*** Opening Text section ***
# King Canada



## john5mt (Jan 21, 2007)

http://www.kingcanada.com/Products.htm

Are these any good....talking to the canucks here


----------



## Ranzan (Mar 21, 2009)

pretty much throw away tools..

We use thier 10 cms for hardi.. first thing we do is square the saw then wedge it with blocks it`s the only thing that keeps it there :laughing:


----------



## painterman (Feb 5, 2005)

you get what you pay for...mostly junk from China


----------



## MikeNeufeld (Sep 23, 2007)

Absolute garbage !!!!!!!


----------



## Chris Johnson (Apr 19, 2007)

It's like buying Harbor Frieght tools in the USA


----------



## woodworkbykirk (Sep 17, 2008)

yup garbage, only thing we time we buy king is when were cutting off a roof. so we pick up a couple circ saws for less than $100 then use em for that and that alone. lucky if they last 2 or 3 roofs. this is so we dont trash the makita, dewalt or my milwaukee . we use a chainsaw for demo too but not on a roof


----------



## Inner10 (Mar 12, 2009)

Its almost identical to http://www.princessauto.com/ Power Fist house brand, just like US's Harbor Freight cheap junk that has that funky plastic off-gassing smell. The only difference with KC and PF is that princess auto will take anything back and give you a refund, all their handtools are lifetime warrenty no questions asked exchange (better customer service then Strap-On).
*** Closing Text section ***
*** Opening Supplied records ***
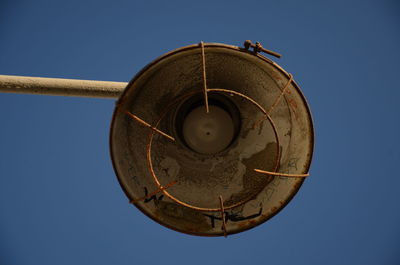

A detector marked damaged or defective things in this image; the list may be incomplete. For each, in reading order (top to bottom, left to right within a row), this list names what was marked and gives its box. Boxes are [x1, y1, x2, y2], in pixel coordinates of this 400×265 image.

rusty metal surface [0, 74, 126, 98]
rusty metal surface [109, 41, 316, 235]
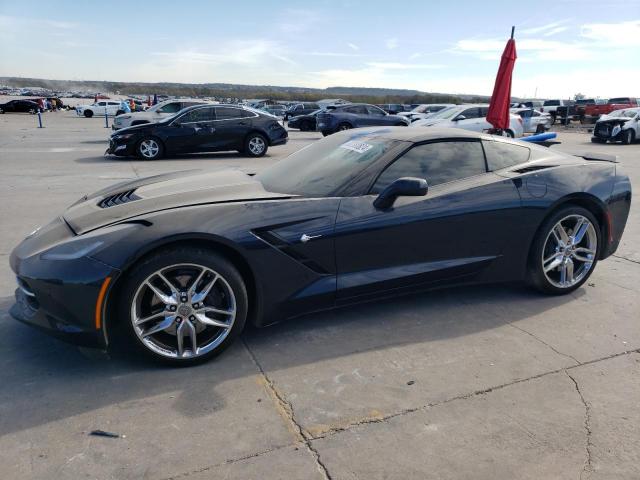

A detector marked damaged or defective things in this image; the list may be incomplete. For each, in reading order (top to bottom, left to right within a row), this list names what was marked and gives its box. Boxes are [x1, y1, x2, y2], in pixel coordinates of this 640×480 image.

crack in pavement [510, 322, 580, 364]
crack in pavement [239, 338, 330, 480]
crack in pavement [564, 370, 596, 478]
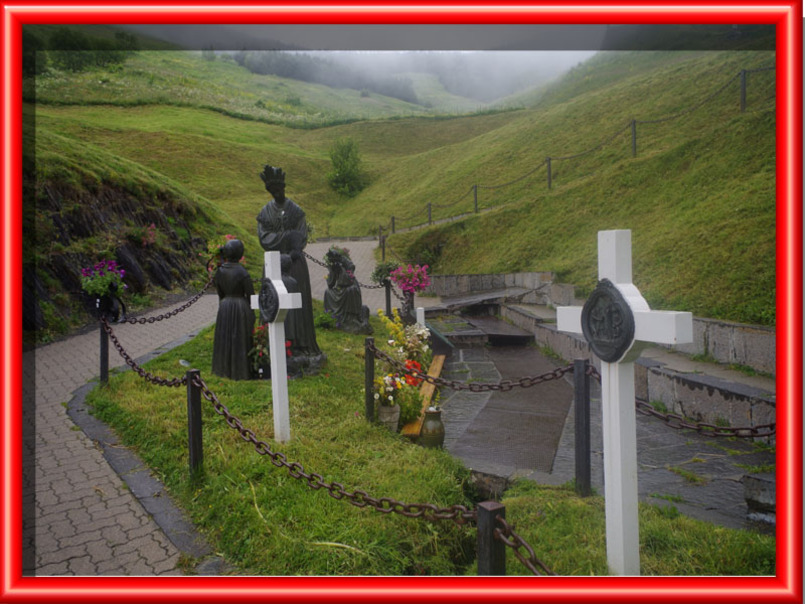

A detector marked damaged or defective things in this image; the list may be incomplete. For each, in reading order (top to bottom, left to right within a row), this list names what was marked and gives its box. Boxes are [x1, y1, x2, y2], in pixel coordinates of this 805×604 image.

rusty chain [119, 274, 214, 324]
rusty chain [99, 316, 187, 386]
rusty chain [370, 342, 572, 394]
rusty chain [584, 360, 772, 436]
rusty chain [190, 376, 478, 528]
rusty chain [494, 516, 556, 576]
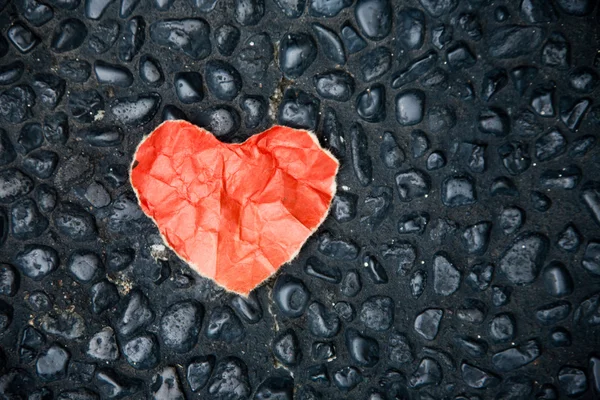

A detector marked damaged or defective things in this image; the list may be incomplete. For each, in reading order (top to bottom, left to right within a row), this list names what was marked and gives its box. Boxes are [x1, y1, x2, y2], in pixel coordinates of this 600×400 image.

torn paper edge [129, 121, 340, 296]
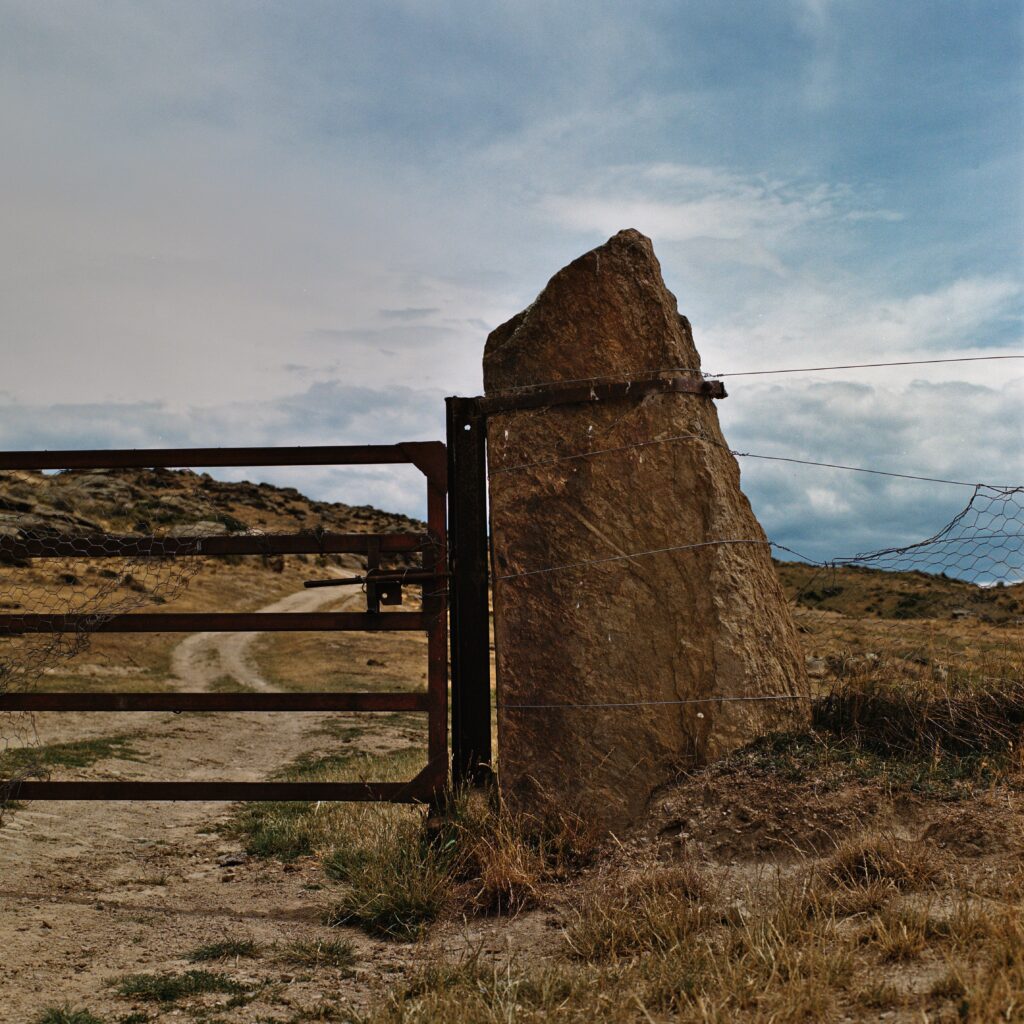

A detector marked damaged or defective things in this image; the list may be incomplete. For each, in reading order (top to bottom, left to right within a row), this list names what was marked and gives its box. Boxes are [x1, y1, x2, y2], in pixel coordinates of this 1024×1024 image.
*** Closing Supplied records ***
→ Actions to take:
#1 Answer these questions about the King Canada thread:
(a) What does Ranzan's crew do first with their King Canada saws?
(b) How many roofs do woodworkbykirk's cheap circular saws last?
(c) Which Princess Auto house brand does Inner10 call almost identical to King Canada?
#2 Carry the King Canada thread on from its final sentence, keeping the same casual tone.
The material has no connection to the King Canada thread.

→ Answers by task:
#1
(a) They square the saw, then wedge it with blocks.
(b) Two or three roofs, if they're lucky.
(c) Power Fist.

#2
I've bought a few things, $9.99 Grinders, 35.99 Sawzalls, half inch mixing drills, cutoff saws. They are all so stupidly cheap they are great for abusive crews or demo work. To be honest I've had pretty good luck with every piece I've bought, the blades/bits/cutters and most handtools are bogus but for $36 the sawzall works great and the 10 dollar grindes...most of the tools even come with spare brushes!


----------



## shanekw1 (Mar 20, 2008)

King Canada is like the bic lighter of tools.


----------



## john5mt (Jan 21, 2007)

On that subject...some of my in laws (theyre canucks) were braggin up their mastercraft tools

Seemed like more HD crap tools to me like ryobis that didnt measure up to even rigid tool quality...Am i wrong?


----------



## MikeNeufeld (Sep 23, 2007)

Mastercraft here again, is a sub standard power tool aimed at the DIY market ( at best )Most of the tools are very cheap, both in price and in qaulity. I would highly advise staying away at all costs( or no cost )

IMO... Absolute Garbage, like King Canada


----------



## Inner10 (Mar 12, 2009)

> Seemed like more HD crap tools to me like ryobis that didnt measure up to even rigid tool quality...Am i wrong?


Pretty close, KC has been around for a while and identical to HF, available as the budget lines at many different stores. Mastercraft is a specific line of Canadian Tire, which is priced higher, about 25% less then brand name tools, yet every 2 months they go on sale for 50% off; so if you buy something at the normal price you get really screwed. Canadian tire has 2 levels of quality, low and lower, known as the Maximum line (use to be called Mastercraft Professional). All their goods are aimed at DIYers, not pros.

I've got a few Mastercraft tools and some are 'alright', powertools are pretty bogus though...and everything has a laser on it, table saws, jig saws, trak saws, miter saws, air naliers everything! I guess DIYers can't cut with it unless it has a laser on it.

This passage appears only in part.